### Texto de partida

Mis transmisiones con Susana Mendizábal y con Pepe Novillo continuaron durante esos años. Nuestra relación era cada vez más estrecha. Es normal, pues en cuatro o cinco días estás, de la mañana a la noche, con la misma persona; desayunas, trabajas, comes, trabajas, cenas, siempre juntos, y hablas de gimnasia, claro que sí, pero también del día a día, de tus inquietudes, de tus sentimientos y problemas... De la vida, vamos.
Por aquel entonces no me daba cuenta de todo lo que aprendí de ellos y de lo fluidas que eran las transmisiones cuando las hacíamos juntos. Hasta entonces siempre hacíamos las transmisiones con otra persona y nos complementábamos perfectamente: yo llevaba el hilo conductor y narraba la competición, presentaba a los gimnastas, iba llevando las cuentas, las notas y las rotaciones, mientras que Susana o Pepe hacían la parte técnica de cada ejercicio y yo les escuchaba y seguía aprendiendo sobre técnica, movimientos, etc. Además, y como es lógico, cuando pasas tantas horas narrando también tienes tus momentos divertidos. Muchas veces me preguntan si no he tenido ataques de tos…, ¡claro que sí! Y de risa..., especialmente con Susana. Habitualmente nos daba la risa cuando salía alguna gimnasta de la que no podíamos destacar especialmente nada y cada una le pasaba a la otra el turno para que la comentara, pero hay gimnastas anodinas, de las que no sabes qué decir. Era entonces cuando llegaba el lío, ya que lo hacíamos todo por señas porque no podíamos hablar para no interrumpir el ejercicio y la música de la gimnasta que estaba en el tapiz en ese momento.

### Datos para revisar
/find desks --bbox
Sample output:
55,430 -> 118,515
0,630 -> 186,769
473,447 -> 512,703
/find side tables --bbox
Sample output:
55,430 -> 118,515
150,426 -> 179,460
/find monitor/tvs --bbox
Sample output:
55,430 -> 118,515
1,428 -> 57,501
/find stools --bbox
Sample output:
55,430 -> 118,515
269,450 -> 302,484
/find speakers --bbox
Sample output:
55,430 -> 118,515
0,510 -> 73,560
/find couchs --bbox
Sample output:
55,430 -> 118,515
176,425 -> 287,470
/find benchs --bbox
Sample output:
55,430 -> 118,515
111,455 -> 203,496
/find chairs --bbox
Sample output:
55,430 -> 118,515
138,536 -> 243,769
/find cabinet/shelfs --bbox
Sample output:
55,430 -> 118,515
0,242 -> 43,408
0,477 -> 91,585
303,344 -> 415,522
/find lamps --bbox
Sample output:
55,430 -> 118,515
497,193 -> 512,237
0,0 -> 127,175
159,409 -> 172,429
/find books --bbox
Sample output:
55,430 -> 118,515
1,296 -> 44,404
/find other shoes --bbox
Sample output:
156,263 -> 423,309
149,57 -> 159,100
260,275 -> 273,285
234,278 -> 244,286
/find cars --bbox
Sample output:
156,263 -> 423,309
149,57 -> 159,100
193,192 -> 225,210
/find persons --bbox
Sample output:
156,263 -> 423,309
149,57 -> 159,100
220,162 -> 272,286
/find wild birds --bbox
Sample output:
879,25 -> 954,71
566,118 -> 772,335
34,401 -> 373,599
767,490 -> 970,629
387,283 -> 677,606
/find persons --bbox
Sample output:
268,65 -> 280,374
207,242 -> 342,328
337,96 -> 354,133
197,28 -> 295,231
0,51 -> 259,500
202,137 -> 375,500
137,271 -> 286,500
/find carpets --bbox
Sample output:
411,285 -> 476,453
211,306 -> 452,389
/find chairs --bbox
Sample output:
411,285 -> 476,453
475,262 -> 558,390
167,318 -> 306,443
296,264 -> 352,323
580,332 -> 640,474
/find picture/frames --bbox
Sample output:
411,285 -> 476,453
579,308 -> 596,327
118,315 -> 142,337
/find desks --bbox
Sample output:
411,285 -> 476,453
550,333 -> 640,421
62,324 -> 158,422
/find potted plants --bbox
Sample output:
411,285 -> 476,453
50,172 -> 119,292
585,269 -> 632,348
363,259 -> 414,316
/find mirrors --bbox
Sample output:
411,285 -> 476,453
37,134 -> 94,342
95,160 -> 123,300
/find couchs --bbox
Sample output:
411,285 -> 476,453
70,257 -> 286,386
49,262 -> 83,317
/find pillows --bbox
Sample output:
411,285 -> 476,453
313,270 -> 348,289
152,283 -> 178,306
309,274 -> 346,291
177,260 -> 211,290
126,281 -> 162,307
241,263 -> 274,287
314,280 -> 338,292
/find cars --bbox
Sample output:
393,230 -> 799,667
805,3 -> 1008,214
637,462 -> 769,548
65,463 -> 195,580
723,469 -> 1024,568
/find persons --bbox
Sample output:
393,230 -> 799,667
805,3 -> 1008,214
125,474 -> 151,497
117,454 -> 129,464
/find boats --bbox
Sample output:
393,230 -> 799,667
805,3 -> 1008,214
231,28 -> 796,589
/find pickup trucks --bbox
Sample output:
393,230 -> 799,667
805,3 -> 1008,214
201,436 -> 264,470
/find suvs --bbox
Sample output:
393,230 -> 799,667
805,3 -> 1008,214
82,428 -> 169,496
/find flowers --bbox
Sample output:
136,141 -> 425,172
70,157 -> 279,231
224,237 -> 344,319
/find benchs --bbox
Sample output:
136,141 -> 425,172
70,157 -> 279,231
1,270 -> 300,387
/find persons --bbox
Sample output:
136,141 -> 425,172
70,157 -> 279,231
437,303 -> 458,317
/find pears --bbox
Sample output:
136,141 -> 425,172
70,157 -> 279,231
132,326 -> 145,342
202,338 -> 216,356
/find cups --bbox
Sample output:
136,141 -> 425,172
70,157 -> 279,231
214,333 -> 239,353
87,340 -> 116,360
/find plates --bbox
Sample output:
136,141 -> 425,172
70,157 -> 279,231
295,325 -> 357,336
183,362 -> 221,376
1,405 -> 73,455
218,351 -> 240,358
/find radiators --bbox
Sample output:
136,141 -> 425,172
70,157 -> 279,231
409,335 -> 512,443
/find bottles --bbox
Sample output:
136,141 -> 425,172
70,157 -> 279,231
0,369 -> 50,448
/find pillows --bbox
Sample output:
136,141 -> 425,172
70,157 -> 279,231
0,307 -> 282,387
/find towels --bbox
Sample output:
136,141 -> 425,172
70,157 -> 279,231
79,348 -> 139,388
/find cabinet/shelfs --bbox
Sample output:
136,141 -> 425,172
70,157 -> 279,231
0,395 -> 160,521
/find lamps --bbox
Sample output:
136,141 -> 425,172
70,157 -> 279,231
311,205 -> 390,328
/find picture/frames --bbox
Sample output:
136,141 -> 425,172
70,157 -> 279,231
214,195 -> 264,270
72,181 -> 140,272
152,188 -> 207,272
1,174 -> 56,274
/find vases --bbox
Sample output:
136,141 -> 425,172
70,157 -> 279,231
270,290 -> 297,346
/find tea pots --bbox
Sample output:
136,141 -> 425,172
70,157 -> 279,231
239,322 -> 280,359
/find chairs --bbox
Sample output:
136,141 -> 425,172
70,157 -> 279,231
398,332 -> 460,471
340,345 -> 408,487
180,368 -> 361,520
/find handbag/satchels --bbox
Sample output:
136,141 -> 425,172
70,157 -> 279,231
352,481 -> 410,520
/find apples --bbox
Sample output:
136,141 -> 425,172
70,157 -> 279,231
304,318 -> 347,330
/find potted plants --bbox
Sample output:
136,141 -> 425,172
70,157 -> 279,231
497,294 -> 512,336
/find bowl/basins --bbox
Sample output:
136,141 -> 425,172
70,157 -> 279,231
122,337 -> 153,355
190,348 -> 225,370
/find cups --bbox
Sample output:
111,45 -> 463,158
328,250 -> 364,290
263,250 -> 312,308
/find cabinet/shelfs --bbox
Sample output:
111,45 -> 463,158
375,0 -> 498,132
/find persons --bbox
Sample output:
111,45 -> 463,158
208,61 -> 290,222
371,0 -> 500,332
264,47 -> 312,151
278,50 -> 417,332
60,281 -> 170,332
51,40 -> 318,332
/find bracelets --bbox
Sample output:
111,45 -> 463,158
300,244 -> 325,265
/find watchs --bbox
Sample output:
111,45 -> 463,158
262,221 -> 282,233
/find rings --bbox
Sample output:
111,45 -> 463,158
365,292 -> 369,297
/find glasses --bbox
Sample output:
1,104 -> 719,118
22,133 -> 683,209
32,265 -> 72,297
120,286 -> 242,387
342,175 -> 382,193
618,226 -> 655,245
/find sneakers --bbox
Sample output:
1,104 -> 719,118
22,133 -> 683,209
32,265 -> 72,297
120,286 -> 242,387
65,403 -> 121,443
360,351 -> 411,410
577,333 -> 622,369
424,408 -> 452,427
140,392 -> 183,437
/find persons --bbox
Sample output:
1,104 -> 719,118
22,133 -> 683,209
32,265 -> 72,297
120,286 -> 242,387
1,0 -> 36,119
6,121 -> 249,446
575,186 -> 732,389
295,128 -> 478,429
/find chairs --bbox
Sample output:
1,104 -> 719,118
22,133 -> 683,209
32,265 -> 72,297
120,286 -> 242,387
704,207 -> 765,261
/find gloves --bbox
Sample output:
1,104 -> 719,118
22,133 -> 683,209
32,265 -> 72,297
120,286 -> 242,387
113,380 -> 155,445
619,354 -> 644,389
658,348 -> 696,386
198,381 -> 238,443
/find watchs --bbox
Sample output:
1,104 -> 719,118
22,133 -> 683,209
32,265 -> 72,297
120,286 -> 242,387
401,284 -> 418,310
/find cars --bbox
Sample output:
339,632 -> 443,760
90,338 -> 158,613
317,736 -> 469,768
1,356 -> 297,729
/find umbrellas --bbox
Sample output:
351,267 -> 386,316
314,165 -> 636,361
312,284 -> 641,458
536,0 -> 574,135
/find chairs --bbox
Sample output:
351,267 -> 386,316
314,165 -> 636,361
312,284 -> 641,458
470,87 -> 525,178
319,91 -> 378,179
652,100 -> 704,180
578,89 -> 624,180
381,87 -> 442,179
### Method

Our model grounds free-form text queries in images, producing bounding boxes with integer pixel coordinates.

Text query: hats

### Trabajo pedido
Prolonga el texto sobre las transmisiones de gimnasia con Susana Mendizábal y Pepe Novillo, empezando justo después de su última frase.

### Respuesta
—Que esta es para ti… —decía una de nosotras.
—No, esta la comentas tú…
—Ni hablar…
—Yo no hablo, ¿eh?
—Esta es tuya…
—Me voy al baño…, para ti.
Y al final, una de las dos se levantaba y se iba y dejaba colgada a la otra, que no tenía más remedio que narrar… A los momentos divertidos también hay que añadir los más emotivos, y uno de ellos, con Susana, fue en la final de la Copa de Europa de Hanover, en donde la gimnasta Ana Bautista, tinerfeña, conseguía la medalla de bronce de la general y un oro, una plata y un bronce en las finales por aparatos. Haciendo Susana y yo la transmisión, de repente, veo que Susana está llorando. Corto el micro y le pregunto:
—¿Estás bien?
—Si… —pero seguía llorando.
Apenas articulaba palabra, no podía, no dejaba de llorar; era un llanto silente, las lágrimas recorrían sus mejillas y yo no entendía nada, pero sus motivos tendría y, a buen seguro, me lo explicaría.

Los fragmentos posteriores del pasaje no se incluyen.